-- MATERIAL TO PROCESS --
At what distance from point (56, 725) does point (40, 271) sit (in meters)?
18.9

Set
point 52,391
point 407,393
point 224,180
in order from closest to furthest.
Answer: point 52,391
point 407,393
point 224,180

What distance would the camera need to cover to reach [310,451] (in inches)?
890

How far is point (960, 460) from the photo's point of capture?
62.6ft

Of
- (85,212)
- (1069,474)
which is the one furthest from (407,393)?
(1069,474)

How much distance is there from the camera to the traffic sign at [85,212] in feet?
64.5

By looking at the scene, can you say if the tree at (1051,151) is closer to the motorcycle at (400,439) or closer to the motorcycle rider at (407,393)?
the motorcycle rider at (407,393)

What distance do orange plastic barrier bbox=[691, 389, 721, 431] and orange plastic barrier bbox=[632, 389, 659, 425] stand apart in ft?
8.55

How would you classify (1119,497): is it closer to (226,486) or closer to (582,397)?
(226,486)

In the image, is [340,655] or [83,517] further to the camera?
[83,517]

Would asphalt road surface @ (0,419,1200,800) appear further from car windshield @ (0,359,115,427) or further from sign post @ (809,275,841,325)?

-- EXERCISE INSTRUCTIONS --
Can you return all of the entries above word for word, with nothing changed?

-- FULL OUTPUT --
At what distance from point (56, 725) does point (40, 271) sit (in meters)?
18.9

Set
point 52,391
point 407,393
point 224,180
in order from closest to furthest.
Answer: point 52,391
point 407,393
point 224,180

What distance would the camera need to cover to reach [310,451] (in inches)?
890

How far is point (960, 460) from the photo's point of capture?
62.6ft

Of
- (85,212)
- (1069,474)
which is the one furthest from (407,393)?
(1069,474)

How much distance is there from the camera to the traffic sign at [85,212] in feet?
64.5

By looking at the scene, can you say if the tree at (1051,151) is closer to the motorcycle at (400,439) or closer to the motorcycle rider at (407,393)?
the motorcycle rider at (407,393)

What distance do orange plastic barrier bbox=[691, 389, 721, 431] and orange plastic barrier bbox=[632, 389, 659, 425] stand apart in ft?
8.55

How would you classify (1119,497): is it closer to (226,486) or closer to (582,397)?
(226,486)

In the image, is [340,655] or [83,517] further to the camera?
[83,517]

Would asphalt road surface @ (0,419,1200,800) appear further from car windshield @ (0,359,115,427) or further from sign post @ (809,275,841,325)?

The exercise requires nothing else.